Bookwise, in addition to the Babylonian/Arabian/Squid reference books, I’m still working my way through the collection of doorstops that make up the Malazan saga and I’m very much enjoying it, the prose takes a tremendous leap forward after a certain point and I think that the real strength of the books is putting in a tremendous amount of worldbuilding and then only showing it to the reader through incredibly biased and unreliable sources, in the same vein as a Gene Wolfe novel. Once I finish those I’ve got the new Paul Cornell’s Shadow Police book, Who Killed Sherlock Holmes? followed by Charles Stross’s The Nightmare Stacks and a few others. I’m also horrible and need to catch up on NK Jemisin’s latest trilogy, starting with The Fifth Season.

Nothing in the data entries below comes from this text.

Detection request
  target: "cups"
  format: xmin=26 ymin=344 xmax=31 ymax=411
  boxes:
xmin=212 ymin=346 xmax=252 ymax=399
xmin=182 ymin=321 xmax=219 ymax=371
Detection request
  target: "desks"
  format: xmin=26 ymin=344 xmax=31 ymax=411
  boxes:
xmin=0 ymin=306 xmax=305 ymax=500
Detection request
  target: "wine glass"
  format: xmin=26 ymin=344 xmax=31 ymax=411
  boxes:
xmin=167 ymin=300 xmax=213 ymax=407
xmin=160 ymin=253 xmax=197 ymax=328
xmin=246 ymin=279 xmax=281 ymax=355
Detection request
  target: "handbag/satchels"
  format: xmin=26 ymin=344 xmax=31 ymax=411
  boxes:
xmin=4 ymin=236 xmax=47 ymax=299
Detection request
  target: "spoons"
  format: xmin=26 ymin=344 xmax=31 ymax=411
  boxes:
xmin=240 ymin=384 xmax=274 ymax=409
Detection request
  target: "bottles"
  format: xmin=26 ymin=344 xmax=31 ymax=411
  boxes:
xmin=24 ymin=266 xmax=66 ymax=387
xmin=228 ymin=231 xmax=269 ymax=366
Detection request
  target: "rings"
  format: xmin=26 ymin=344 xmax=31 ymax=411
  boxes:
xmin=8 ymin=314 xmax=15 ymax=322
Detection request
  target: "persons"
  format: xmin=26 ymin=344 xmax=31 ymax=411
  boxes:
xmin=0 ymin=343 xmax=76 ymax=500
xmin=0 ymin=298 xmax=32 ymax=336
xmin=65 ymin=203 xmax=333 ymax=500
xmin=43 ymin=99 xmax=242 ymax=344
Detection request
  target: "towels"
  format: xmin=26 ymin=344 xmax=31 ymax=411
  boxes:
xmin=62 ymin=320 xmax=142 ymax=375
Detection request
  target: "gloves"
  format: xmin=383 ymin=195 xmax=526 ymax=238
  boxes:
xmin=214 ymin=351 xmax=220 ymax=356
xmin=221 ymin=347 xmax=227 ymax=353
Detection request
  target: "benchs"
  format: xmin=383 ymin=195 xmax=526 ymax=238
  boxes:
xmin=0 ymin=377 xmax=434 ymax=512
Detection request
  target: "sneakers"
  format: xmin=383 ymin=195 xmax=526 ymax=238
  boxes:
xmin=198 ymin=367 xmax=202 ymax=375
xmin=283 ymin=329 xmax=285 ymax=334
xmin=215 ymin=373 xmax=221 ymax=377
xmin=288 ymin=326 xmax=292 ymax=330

On top of all this I’ve started rewatching some shows that the wife has never seen before but that I think she’d really like. We’re a bit of an odd couple in that she absolutely hates horror and tension and I thrive on those in a show, so it’s been a lot of effort on her part to sit through stuff like Alien and The Thing. We just recently finished up True Detective, even if the last episode had her wanting to throw up from the raw tension of it all, and we’ve started in on Breaking Bad (we’re two episodes in and she says that the awkwardness of some scenes is causing her actual physical pain so I’m not sure we’ll watch that through to the conclusion), and I’m very excited to get her into Twin Peaks. She actually hasn’t seen a single Lynch show/film before and I’m looking forward to get her take on them, especially Twin Peaks, Dune and Mulholland Drive. Lynch has been hugely, hugely influential on me and a large part of my writing career has been trying to figure out how to nail a similarly unsettling feeling in text like he does in a visual medium. The mythology of Twin Peaks is one of my favorite things ever out of a television show and I think that I’ve adopted way too many of Cooper’s quirks into my own personality after watching it at a young age. I have the feeling it’s going to be similar to when I made her watch Big Trouble in Little China for the first time and she just looked over at me and said “so much is explained” as the credits rolled.